Horror clichés keep ‘Crazies’ stagnant

Trevor Pellerite

Whenever a new zombie movie is released, the audience can count on at least two things: plenty of gore and a continuously rising body count, and Breck Eisner’s latest work, “The Crazies,” delivers copious amounts of both. But the movie also delivers something unexpected, and that is a liberal dose of humanity.

The film tells the story of a small town in rural Iowa after the population is infected by a biological weapon in the water supply. The center of attention is Sheriff Dutton (Olyphant), who has a violent encounter with a deranged citizen to start the movie. As things progress, more and more people turn zombie-like creatures. Eventually, the military shows up to attempt to contain the situation. After all the ‘‘crazies’’ escape into the town, the Sheriff is left to lead a small group of survivors out of town past the military to safety.

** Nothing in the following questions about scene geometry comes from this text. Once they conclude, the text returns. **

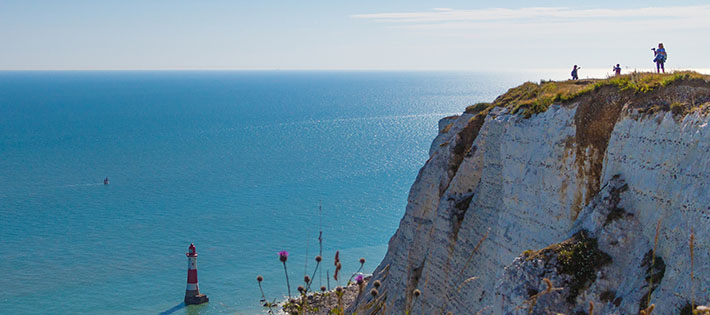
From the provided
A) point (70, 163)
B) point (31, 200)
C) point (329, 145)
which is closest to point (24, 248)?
point (31, 200)

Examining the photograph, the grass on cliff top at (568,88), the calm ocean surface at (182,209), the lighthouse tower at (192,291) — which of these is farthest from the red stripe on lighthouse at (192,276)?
the grass on cliff top at (568,88)

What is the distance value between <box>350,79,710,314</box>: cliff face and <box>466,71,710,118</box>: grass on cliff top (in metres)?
0.26

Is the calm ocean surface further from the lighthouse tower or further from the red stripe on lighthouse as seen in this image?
the red stripe on lighthouse

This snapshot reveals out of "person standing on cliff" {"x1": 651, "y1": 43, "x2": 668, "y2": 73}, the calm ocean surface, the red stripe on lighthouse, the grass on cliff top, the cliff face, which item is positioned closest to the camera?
the cliff face

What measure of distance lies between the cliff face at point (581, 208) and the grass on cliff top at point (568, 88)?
0.85 ft

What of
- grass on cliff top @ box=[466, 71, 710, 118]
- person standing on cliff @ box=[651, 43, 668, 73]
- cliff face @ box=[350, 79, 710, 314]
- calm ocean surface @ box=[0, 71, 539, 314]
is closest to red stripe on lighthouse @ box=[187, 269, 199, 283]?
Answer: calm ocean surface @ box=[0, 71, 539, 314]

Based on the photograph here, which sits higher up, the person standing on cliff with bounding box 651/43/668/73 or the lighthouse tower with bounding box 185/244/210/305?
the person standing on cliff with bounding box 651/43/668/73

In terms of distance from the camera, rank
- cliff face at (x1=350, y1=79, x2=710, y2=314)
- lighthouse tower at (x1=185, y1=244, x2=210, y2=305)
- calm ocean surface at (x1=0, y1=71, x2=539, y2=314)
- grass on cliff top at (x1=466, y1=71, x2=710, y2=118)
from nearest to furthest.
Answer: cliff face at (x1=350, y1=79, x2=710, y2=314)
grass on cliff top at (x1=466, y1=71, x2=710, y2=118)
lighthouse tower at (x1=185, y1=244, x2=210, y2=305)
calm ocean surface at (x1=0, y1=71, x2=539, y2=314)

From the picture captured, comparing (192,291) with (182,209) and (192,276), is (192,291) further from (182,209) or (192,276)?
(182,209)

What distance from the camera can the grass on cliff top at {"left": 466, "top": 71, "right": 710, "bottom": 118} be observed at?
657 inches

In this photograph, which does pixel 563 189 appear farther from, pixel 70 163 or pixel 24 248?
pixel 70 163

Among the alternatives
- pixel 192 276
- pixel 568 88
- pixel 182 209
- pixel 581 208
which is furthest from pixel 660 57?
pixel 182 209

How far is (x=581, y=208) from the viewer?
680 inches

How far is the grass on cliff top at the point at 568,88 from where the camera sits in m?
16.7
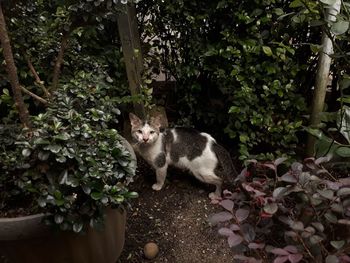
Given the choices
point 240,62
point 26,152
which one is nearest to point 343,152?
point 240,62

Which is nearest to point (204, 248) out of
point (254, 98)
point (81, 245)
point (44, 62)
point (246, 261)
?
point (81, 245)

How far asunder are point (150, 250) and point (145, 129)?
0.73m

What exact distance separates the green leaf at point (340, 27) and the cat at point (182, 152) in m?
1.32

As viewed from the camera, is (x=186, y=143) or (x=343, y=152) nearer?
(x=343, y=152)

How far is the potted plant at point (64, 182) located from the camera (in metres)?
1.36

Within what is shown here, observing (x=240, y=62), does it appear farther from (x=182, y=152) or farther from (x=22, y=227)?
(x=22, y=227)

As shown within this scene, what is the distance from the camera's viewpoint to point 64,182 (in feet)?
4.42

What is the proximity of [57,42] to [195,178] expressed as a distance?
4.28ft

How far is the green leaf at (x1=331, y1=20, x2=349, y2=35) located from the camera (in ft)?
3.73

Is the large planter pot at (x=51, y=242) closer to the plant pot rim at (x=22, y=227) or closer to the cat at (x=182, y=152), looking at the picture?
the plant pot rim at (x=22, y=227)

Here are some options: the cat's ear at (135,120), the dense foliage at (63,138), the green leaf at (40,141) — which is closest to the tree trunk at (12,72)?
the dense foliage at (63,138)

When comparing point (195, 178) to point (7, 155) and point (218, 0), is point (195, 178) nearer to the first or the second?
point (218, 0)

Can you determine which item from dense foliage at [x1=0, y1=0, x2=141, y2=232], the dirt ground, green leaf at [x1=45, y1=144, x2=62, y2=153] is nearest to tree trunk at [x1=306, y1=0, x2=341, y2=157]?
the dirt ground

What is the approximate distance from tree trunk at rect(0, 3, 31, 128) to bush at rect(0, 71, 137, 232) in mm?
127
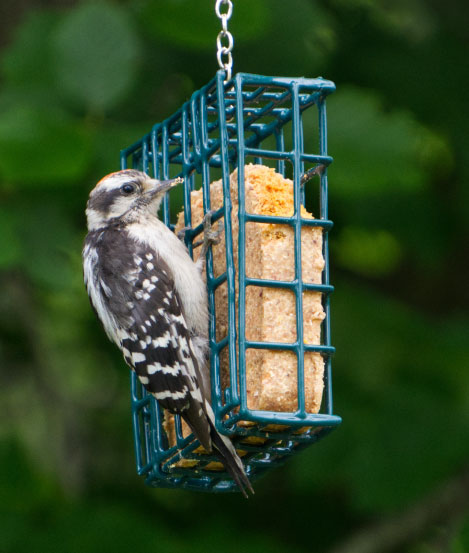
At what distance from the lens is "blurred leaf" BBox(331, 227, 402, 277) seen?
24.4 ft

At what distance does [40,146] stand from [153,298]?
3.78 feet

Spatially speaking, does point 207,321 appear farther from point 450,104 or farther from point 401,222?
point 450,104

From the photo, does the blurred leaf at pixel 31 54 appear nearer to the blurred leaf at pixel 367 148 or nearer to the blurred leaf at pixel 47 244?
the blurred leaf at pixel 47 244

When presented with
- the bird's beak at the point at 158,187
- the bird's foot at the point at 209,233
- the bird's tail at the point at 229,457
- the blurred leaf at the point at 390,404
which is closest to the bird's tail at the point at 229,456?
the bird's tail at the point at 229,457

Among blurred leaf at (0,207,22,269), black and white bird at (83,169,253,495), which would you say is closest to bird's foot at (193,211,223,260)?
black and white bird at (83,169,253,495)

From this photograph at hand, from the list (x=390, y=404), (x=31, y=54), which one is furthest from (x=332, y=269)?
(x=31, y=54)

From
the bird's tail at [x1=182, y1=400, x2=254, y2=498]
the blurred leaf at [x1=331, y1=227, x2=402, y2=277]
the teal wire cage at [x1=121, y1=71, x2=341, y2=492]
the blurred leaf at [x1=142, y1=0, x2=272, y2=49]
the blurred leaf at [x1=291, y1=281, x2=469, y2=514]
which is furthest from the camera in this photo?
the blurred leaf at [x1=331, y1=227, x2=402, y2=277]

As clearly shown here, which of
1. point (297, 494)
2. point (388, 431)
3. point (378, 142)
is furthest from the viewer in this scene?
point (297, 494)

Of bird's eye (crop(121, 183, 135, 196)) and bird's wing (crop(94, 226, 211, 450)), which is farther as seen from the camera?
bird's eye (crop(121, 183, 135, 196))

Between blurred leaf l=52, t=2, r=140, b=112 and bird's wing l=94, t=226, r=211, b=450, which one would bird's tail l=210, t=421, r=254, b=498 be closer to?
bird's wing l=94, t=226, r=211, b=450

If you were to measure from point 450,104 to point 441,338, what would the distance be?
1647mm

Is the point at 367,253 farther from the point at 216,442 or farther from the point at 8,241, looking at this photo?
A: the point at 216,442

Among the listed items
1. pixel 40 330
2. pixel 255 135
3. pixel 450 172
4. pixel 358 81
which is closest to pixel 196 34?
pixel 255 135

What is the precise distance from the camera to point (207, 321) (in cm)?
476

The strongest aspect of “Crazies” is its powerful and effective cinematography. Eisner utilizes static camera angles to elevate the tension in climactic scenes, creating unease that pairs perfectly with crescendos in the score. The resulting tension becomes nearly unbearable at times. One particularly memorable example of this technique comes when a woman follows her husband out to a dimly lit barn. The entire scene unfolds through two unmoving, partially obstructed camera shots.

The other strong element the film has going for it is its emotion. Generally, horror movies take very little time for developing characters or establishing relationships between them, and this is one area in which “Crazies” did fairly well. The love between Sheriff Dutton and his wife Judy is believable, and when Dutton returns to the town to search for his spouse, the audience is cheering for his success at every step. This is due in no small part to Olyphant’s performance. After a turn as the main villain that made “Live Free or Die Hard” virtually unwatchable, Olyphant redeems himself with an understated, believable performance in “Crazies.”

The film is not without its shortcomings, however. Legendary zombie filmmaker George A. Romero created the original “The Crazies” in 1973, and is executive producer for the 2010 remake. It doesn’t take long after the outbreak spread for his influence to come through, and the film quickly devolved into an unfortunate amalgam of “Dawn of the Dead” and “The Hills Have Eyes.” In the process, it utilized virtually every horror movie and slasher cliché, from characters not ‘waiting here’, to people unnecessarily investigating strange noises. While the film started out so promising, these devices took a lot of luster off the final product.

Additionally, the movie makes an admirable attempt at a realistic and believable epidemic sweeping through the town, giving the explanation that a military cargo plane crashed into the town’s water supply with a deadly toxin. However, the toxin itself was manipulated inconsistently by the filmmakers throughout, turning some people into mindless, bloodthirsty savages and others into coherent, deranged revenge seekers. This would not impact the film greatly if it weren’t for the great effort the makers obviously made to explain the existence of the toxin in the first place. The audience is left waiting for more information that never comes.

Finally, the movie suffers from fairly awful pacing. While the plot begins well and picks up speed at a good rate, it simply doesn’t end. Eisner apparently couldn’t decide between three separate climaxes for the film, and instead chose to incorporate all of them. Just when the audience is looking at their watches waiting for the end credits to roll, the action picks up yet again. This happens several times, until the movie finally concludes with the requisite sequel set-up ending.

Shortcomings aside, “The Crazies” functions well if approached as exactly what it is: a gory zombie movie. While it might not rise to new heights of filmmaking, it sets itself apart within the genre and is worth a rental, at least.